**Directive 1:**
In the linear regression notes below, rewrite the paragraph that begins "They draw from two sources" as one shorter sentence that keeps both sources and their details.
**Directive 2:**
Pick up the linear regression notes below after their last sentence and write the next part of the text.

**Page:**
Linear Regression -¶

Lance Martin¶

Preface -¶

These are notes I wrote for myself while studying for PhD qualifying exams at Stanford.

I wanted to published them so that others could benefit.

They draw from two sources:

CS229, an excellent machine learning class at Stanford taught by Andrew Ng.
An Introduction to Statistical Learning (ISL), an excellent text by G. James, D. Witten, T. Hastie and R. Tibshirani (Springer, 2013).

Some of the figures are taken from ISL with permission from the authors.

Basics -¶

Linear regression is a parametric linear model that captures the relationship between $y$ and $X$:

$y = h_{\theta}(X) = \sum\limits_{i=0}^n \theta_i x_i = \theta^T X $.

$y$ is a real number.
$X$ is a vector of $n$ features.
$\theta$ is a vector of $n$ parameters, which we will learn using the methods below.

It is discriminatative, meaning that it will try to learn the output $y$ given a set of features, $P(y \mid X)$.

Assumptions -¶

Additive - The effect of changes in a predictor $X_j$ is independent of the values of the other predictors.

Linear - Change in the response Y due to a one-unit change in $X_j$ is constant, regardless of the value of $X_j$.

Learning strategy 1: Minimize sum of squared error with gradient descent -¶

One idea is to learn parameters ($\theta$) that minimize the squared error between the model ($\theta^T X$) and measured target ($Y$) for our $m$ training examples.

**Data segment:**

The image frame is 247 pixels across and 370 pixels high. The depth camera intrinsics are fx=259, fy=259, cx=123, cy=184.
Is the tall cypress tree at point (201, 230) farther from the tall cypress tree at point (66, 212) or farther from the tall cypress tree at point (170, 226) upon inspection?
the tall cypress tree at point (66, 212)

**Task result 1:**
The notes draw on CS229, Andrew Ng's machine learning class at Stanford, and An Introduction to Statistical Learning (ISL) by G. James, D. Witten, T. Hastie and R. Tibshirani (Springer, 2013).

**Task result 2:**
In CS229, the objective is defined below (ISL defines this as residual sum of squares, or RSS):

$J(\theta) = \frac{1}{2} \sum\limits_{i=1}^m (h_{\theta} (X^i) - y^i)^2$

This cost fuction is convex quadratic, meaning it has a single global minimum.

This is shown below using $\theta = (\beta_o,\beta_1)$.

In [75]:

from IPython.display import Image
i = Image(filename=os.getcwd()+'/Images/RSS.png') # from the ISL text.
i

Out[75]:

There is a point (red, above) in parameter space that minimizes the cost funtion ($RSS$, above).

The challenge is to find the parameters, $\theta = (\beta_o,\beta_1)$, at this minimum.

Because of the shape of the funtion (convex), this slope is negative until the global minimum is reached:

$ \frac{\partial}{\partial \theta_j} J(\theta) \leq 0 $

So, we can use the gradient descent algorithm:

Start with a guess for $\theta$
Compute the slope
Iterativly change $\theta$ in the direction of greatest descent of $J(\theta)$

$$ \theta_j := \theta_j - \alpha \frac{\partial}{\partial \theta_j} J(\theta) $$

We can see:

$\alpha$ as the learning rate
:= indicates assignment of values any element $j$ of $\theta$

$\theta_j$ is updated until $\frac{\partial}{\partial \theta_j} J(\theta) = 0$ at the global minimum.

In order to use this, we need to know $$\frac{\partial}{\partial \theta_j} J(\theta)$.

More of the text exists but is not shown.